As the culture of attorney self-service expands, the question is circulating again about what the future of law librarians will look like – if we have a future.

Of course, smart information delivery systems must be built by experts, and customized to the needs of specific firms by professionals who understand their legal practice areas and unique firm cultures and deployed to end-users whose interest and comfort with change vary widely. Law librarians are uniquely suited to roles in developing and deploying new resources through their combination of legal knowledge, technology skills, and emotional intelligence.

Even after the new tools have been deployed and attorneys trained in how to use them, librarians continue to play a role in delivering service through these platforms, including performing on-demand research and providing alerts, platform customizations and other services to support end-users. For example, although push technologies for current awareness are typically customizable by individual end users, and some attorneys like to be hands-on with these tasks, more often the creation and curation of alerts falls to library professionals who can do so efficiently and accurately, saving attorney time for other work – such as, well, practicing law.

While librarians are invaluable to developing and supporting self-service technologies, that is not the only role in which they are proving their value.

During the recent SLA Webinar on Evolving Libraries, Kris Martin, one of my co-workers at HBR, discussed an evolution of library services that we have been tracking along two distinct paths, toward either a User-leveraged service model, such as the primarily self-service environment described above, or an Expert-leveraged model.

While the User-leveraged model is characterized by increased investment in new technologies and librarian support for user-enabling applications, with a subsequent decrease in direct research, the role of librarians as researchers continues strong in firms where an Expert-leveraged service model has evolved. In these firms, the research skills of librarians are increasingly utilized as library professionals are embedded within practice groups and other administrative departments, where their familiarity with a wide range of resources and subject-specific knowledge combine to create competitive advantage. In legal practice groups, embedded librarians enjoy inclusion on client teams where they contribute research efficiency and value to client matters. In administrative teams, librarians work closely with marketing and others to provide research and analysis in support of their firm’s strategic business objectives. In addition to providing traditional research expertise, embedded librarians are frequently called upon to provide more sophisticated information analysis.
Both user-leveraged and expert-leveraged service models change the role of the librarian, demanding greater expertise and a pro-active approach to meeting firm information needs.

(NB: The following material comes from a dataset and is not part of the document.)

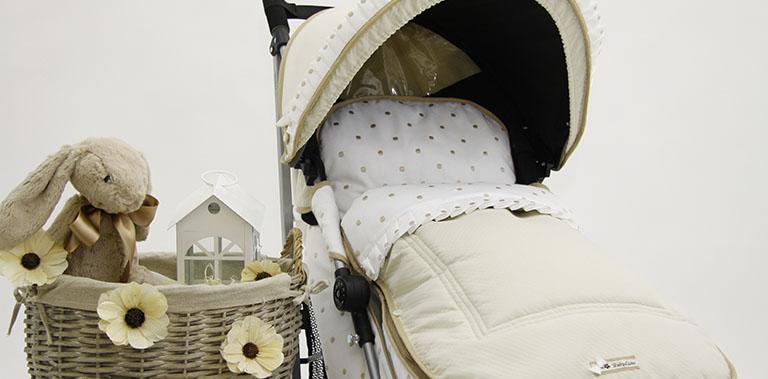 BabyLuna diseña y confecciona fundas para carritos y sillas de paseo de bebés de la marca Maclaren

And there is one more high-value librarian role overarching both models, that of the Generalist/Knower of Many Things. While generalist researcher positions are declining as firms move toward user-leveraged or expert-leveraged service models, the individual with knowledge and experience across a variety of legal subjects, technology, and research functions continues to play an essential role in developing library and information services which support law practice efficiency and innovation. The true generalist who is involved in many areas of research work and engaged in conversations throughout the firm is uniquely positioned to identify opportunities. If innovation is about connecting dots, who is better positioned to deliver value than the individual whose vantage point includes multiple dots?

Firm leaders who empower their librarians to contribute value through support of user-leveraged or expert-leveraged service models and through direct involvement in the creation of systems to support practice and efficiency efforts, will find the “library” to be a valuable asset for many years to come.